_Do this_
Starting at the line that contains "Which is higher relative", transcribe every remaining line of the entries exactly, including the last one.

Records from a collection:
━━━━━━
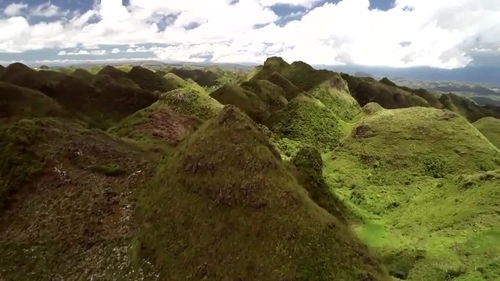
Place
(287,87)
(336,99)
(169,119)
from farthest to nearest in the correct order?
(336,99)
(287,87)
(169,119)

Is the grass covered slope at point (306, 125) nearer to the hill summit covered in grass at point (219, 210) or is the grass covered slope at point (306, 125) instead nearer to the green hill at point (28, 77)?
the hill summit covered in grass at point (219, 210)

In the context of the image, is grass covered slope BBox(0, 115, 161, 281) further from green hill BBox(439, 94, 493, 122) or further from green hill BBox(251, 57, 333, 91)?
green hill BBox(439, 94, 493, 122)

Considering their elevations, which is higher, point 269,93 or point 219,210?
point 219,210

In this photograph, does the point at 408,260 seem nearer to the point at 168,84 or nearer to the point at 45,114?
the point at 45,114

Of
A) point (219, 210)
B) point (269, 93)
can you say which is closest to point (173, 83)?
point (269, 93)

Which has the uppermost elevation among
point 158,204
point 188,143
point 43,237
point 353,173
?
point 188,143

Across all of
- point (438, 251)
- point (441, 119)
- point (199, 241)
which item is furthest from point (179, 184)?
point (441, 119)

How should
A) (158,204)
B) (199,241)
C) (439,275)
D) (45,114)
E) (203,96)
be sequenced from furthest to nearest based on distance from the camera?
(203,96) → (45,114) → (439,275) → (158,204) → (199,241)

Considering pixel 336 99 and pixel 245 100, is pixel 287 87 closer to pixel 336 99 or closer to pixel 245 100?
pixel 336 99
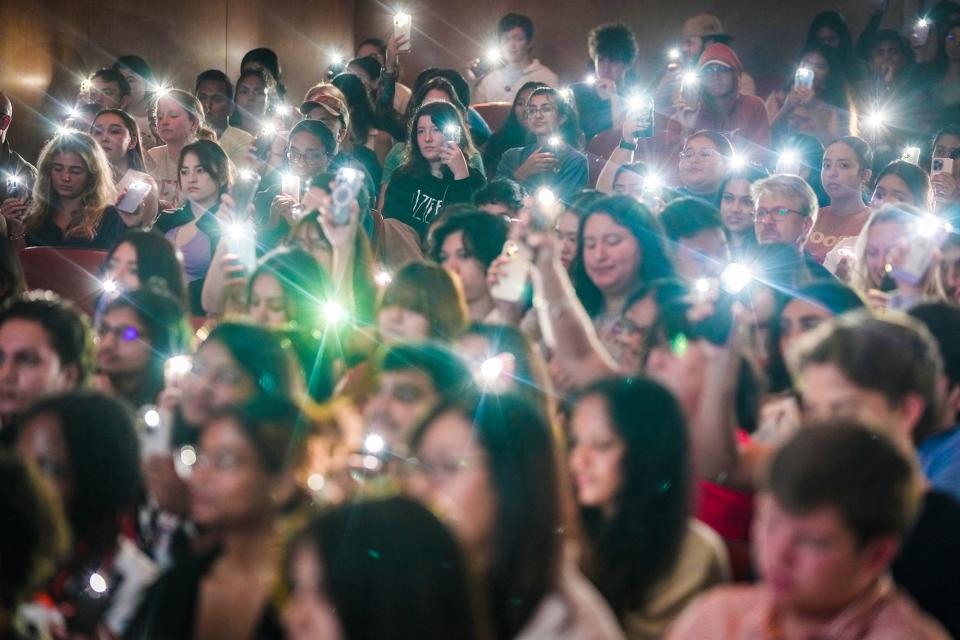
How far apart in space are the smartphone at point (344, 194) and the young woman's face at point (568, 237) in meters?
0.64

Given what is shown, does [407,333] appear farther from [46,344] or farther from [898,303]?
[898,303]

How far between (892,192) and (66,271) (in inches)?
112

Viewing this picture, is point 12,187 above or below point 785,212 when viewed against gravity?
above

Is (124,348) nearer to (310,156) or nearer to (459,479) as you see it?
(459,479)

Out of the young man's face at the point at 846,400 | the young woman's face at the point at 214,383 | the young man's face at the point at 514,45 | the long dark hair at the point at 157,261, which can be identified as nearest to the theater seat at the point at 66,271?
the long dark hair at the point at 157,261

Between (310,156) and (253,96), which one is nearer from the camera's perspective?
(310,156)

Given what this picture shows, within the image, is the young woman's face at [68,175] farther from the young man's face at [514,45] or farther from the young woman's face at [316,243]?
the young man's face at [514,45]

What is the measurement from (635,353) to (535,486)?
1068 mm

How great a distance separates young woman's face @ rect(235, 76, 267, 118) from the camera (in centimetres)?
607

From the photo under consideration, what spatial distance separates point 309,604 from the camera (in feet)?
4.67

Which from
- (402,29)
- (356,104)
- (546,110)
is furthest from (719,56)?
(402,29)

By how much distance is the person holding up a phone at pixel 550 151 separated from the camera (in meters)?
4.89

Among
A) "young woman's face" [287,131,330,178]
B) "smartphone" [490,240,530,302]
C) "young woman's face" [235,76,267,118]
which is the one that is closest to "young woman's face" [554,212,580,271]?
"smartphone" [490,240,530,302]

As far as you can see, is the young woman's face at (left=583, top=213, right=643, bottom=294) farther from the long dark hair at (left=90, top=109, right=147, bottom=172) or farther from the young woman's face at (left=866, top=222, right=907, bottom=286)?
the long dark hair at (left=90, top=109, right=147, bottom=172)
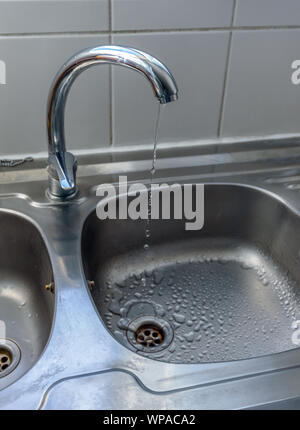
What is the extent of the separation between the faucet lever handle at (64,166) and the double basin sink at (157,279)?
6cm

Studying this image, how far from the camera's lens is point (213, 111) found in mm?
830

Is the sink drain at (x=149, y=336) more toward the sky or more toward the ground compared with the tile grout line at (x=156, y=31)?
more toward the ground

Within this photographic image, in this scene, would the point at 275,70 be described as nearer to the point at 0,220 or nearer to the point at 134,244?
the point at 134,244

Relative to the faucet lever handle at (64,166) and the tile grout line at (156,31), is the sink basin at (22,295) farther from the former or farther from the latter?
the tile grout line at (156,31)

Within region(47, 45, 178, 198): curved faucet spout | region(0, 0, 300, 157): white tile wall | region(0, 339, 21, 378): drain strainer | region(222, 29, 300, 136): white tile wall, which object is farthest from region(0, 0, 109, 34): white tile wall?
region(0, 339, 21, 378): drain strainer

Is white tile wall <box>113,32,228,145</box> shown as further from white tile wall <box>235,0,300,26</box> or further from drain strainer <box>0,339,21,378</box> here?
drain strainer <box>0,339,21,378</box>

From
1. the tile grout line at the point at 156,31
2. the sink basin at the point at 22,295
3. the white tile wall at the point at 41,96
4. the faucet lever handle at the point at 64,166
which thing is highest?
the tile grout line at the point at 156,31

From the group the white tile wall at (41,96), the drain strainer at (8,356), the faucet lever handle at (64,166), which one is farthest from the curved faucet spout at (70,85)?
the drain strainer at (8,356)

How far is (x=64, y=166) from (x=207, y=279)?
0.32m

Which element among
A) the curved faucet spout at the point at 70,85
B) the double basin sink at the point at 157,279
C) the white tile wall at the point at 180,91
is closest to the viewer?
the curved faucet spout at the point at 70,85

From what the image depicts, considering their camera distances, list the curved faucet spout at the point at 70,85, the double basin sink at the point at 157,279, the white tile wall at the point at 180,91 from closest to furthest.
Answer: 1. the curved faucet spout at the point at 70,85
2. the double basin sink at the point at 157,279
3. the white tile wall at the point at 180,91

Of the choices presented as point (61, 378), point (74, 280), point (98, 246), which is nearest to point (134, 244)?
point (98, 246)

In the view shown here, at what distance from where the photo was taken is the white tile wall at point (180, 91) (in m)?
0.75

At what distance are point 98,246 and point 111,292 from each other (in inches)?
3.2
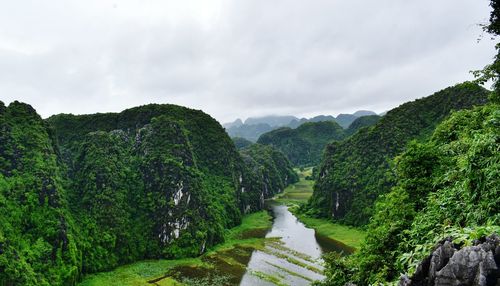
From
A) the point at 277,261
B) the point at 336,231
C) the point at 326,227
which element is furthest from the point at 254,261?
the point at 326,227

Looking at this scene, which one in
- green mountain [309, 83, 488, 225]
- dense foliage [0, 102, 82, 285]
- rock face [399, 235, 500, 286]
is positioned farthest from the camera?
green mountain [309, 83, 488, 225]

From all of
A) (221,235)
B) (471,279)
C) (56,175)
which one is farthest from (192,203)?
(471,279)

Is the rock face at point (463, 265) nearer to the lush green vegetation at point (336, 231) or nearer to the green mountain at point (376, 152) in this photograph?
the lush green vegetation at point (336, 231)

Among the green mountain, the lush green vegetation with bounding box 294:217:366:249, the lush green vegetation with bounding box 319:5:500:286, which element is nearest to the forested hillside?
the lush green vegetation with bounding box 294:217:366:249

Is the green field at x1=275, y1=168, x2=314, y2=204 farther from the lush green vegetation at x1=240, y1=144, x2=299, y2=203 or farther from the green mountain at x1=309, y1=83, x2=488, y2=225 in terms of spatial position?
the green mountain at x1=309, y1=83, x2=488, y2=225

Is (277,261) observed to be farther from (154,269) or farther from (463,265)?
(463,265)
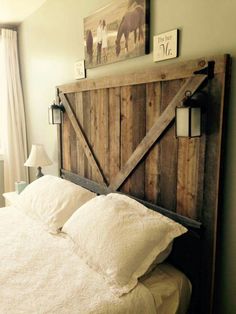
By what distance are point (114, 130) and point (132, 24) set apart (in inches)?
27.0

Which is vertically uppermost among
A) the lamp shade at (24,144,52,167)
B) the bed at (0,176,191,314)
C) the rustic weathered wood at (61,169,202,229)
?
the lamp shade at (24,144,52,167)

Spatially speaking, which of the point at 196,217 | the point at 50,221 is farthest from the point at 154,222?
the point at 50,221

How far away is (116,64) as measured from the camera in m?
1.89

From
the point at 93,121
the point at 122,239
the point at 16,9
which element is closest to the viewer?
the point at 122,239

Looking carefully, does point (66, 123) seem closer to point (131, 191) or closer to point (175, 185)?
point (131, 191)

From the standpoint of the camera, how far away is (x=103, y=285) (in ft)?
4.17

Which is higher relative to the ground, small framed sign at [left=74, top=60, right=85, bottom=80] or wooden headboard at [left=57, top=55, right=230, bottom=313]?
small framed sign at [left=74, top=60, right=85, bottom=80]

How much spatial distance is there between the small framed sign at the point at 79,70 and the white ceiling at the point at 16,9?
98cm

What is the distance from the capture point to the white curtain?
11.3 ft

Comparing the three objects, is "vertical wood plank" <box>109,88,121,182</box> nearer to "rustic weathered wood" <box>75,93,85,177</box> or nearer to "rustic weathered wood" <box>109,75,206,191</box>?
"rustic weathered wood" <box>109,75,206,191</box>

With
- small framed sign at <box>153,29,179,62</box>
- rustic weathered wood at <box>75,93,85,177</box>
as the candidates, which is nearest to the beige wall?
small framed sign at <box>153,29,179,62</box>

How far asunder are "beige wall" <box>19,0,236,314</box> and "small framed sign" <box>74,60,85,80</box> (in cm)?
━━━━━━
_Answer to this problem_
Which is higher relative to the ground, small framed sign at [left=74, top=60, right=85, bottom=80] or wooden headboard at [left=57, top=55, right=230, bottom=313]?
small framed sign at [left=74, top=60, right=85, bottom=80]

How much spatial distance is there between the small framed sign at the point at 79,70 and the white ceiling at the point at 16,9?
98cm

What is the distance from the capture point to the white curtain?
11.3 ft

Comparing the three objects, is "vertical wood plank" <box>109,88,121,182</box> nearer to "rustic weathered wood" <box>75,93,85,177</box> or nearer to "rustic weathered wood" <box>109,75,206,191</box>?
"rustic weathered wood" <box>109,75,206,191</box>

With
- small framed sign at <box>153,29,179,62</box>
- rustic weathered wood at <box>75,93,85,177</box>
as the candidates, which is nearest to the beige wall?
small framed sign at <box>153,29,179,62</box>

How far asunder are "beige wall" <box>19,0,236,314</box> and "small framed sign" <box>74,60,85,80</box> (in cm)?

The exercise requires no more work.